_SELECTED EXTRACT_:
Re: questions related to the SSTable file

2013-09-17 Thread Takenori Sato
Yong,

It seems there is still a misunderstanding.

> But there is no way we can be sure that these SSTable files will ONLY
contain modified data. So the statement being quoted above is not exactly
right. I agree that all the modified data in that period will be in the
incremental sstable files, but a lot of other unmodified data will be in
them too.

memtable(a new sstable) contains only modified data as I explained by the
example.

> If we have 2 rows data with different row key in the same memtable, and
if only 2nd row being modified. When the memtable is flushed to SSTable
file, it will contain both rows, and both will be in the incremental backup
files. So for first row, nothing change, but it will be in the incremental
backup.

Unless the first row is modified, it does not exist in memtable at all.

> If I have one row with one column, now a new column is added, and whole
row in one memtable being flushed to SSTable file, as also in this
incremental backup. For first column, nothing change, but it will still be
in incremental backup file.

For example, if it works as you understand, then, Color-2 should contain
two more rows, Lavender, and Blue with an existing column, hex, like the
following. But it's not.

_INPUT RECORDS_:
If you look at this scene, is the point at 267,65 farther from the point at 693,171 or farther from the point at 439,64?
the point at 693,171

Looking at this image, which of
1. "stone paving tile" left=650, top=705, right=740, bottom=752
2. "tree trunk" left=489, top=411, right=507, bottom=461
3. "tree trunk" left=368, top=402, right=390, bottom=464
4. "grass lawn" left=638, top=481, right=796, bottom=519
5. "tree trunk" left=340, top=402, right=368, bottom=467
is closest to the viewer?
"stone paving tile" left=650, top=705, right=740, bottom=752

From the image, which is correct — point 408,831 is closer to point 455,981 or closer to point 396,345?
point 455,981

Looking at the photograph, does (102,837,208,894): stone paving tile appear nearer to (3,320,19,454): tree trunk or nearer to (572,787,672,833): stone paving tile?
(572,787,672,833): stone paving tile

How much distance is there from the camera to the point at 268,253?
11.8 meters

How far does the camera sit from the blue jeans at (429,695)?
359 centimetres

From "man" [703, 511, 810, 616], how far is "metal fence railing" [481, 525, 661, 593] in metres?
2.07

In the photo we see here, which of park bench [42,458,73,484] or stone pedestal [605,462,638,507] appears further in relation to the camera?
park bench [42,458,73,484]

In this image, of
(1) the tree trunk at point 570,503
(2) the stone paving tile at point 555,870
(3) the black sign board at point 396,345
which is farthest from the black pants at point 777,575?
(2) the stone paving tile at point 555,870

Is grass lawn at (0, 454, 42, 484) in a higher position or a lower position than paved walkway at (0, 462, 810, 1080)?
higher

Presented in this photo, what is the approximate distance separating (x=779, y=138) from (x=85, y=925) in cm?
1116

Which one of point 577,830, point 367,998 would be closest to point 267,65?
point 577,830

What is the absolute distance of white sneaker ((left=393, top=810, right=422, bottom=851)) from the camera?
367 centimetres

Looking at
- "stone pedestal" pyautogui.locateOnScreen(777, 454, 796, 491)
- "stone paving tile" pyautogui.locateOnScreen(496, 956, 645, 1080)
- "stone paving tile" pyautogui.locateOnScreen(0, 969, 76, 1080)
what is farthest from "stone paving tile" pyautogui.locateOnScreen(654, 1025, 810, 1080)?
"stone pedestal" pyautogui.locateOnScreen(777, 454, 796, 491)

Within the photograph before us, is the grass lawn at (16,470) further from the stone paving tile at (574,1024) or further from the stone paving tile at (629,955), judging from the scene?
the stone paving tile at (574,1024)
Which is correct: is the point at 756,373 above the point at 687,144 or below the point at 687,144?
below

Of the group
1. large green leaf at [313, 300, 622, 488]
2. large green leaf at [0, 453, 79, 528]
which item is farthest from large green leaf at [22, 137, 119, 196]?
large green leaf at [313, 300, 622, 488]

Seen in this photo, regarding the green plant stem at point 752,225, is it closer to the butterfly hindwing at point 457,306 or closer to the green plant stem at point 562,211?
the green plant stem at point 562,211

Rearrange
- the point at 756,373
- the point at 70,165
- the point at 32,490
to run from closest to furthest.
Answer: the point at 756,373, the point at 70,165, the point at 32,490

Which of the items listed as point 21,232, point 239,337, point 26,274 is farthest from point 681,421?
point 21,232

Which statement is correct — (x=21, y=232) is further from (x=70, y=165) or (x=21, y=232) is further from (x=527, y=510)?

_WHAT IS ASKED_:
[A] Please retype the SSTable thread in full, word for word.
[B] Echo the entries from the line containing "Looking at this image, which of" through the line containing "11.8 meters", inclusive, copying each line exactly.

_SOLUTION LIST_:
[A]
Re: questions related to the SSTable file

2013-09-17 Thread Takenori Sato
Yong,

It seems there is still a misunderstanding.

> But there is no way we can be sure that these SSTable files will ONLY
contain modified data. So the statement being quoted above is not exactly
right. I agree that all the modified data in that period will be in the
incremental sstable files, but a lot of other unmodified data will be in
them too.

memtable(a new sstable) contains only modified data as I explained by the
example.

> If we have 2 rows data with different row key in the same memtable, and
if only 2nd row being modified. When the memtable is flushed to SSTable
file, it will contain both rows, and both will be in the incremental backup
files. So for first row, nothing change, but it will be in the incremental
backup.

Unless the first row is modified, it does not exist in memtable at all.

> If I have one row with one column, now a new column is added, and whole
row in one memtable being flushed to SSTable file, as also in this
incremental backup. For first column, nothing change, but it will still be
in incremental backup file.

For example, if it works as you understand, then, Color-2 should contain
two more rows, Lavender, and Blue with an existing column, hex, like the
following. But it's not.

[B]
Looking at this image, which of
1. "stone paving tile" left=650, top=705, right=740, bottom=752
2. "tree trunk" left=489, top=411, right=507, bottom=461
3. "tree trunk" left=368, top=402, right=390, bottom=464
4. "grass lawn" left=638, top=481, right=796, bottom=519
5. "tree trunk" left=340, top=402, right=368, bottom=467
is closest to the viewer?
"stone paving tile" left=650, top=705, right=740, bottom=752

From the image, which is correct — point 408,831 is closer to point 455,981 or closer to point 396,345?
point 455,981

Looking at the photograph, does (102,837,208,894): stone paving tile appear nearer to (3,320,19,454): tree trunk or nearer to (572,787,672,833): stone paving tile?
(572,787,672,833): stone paving tile

How much distance is there from the camera to the point at 268,253?
11.8 meters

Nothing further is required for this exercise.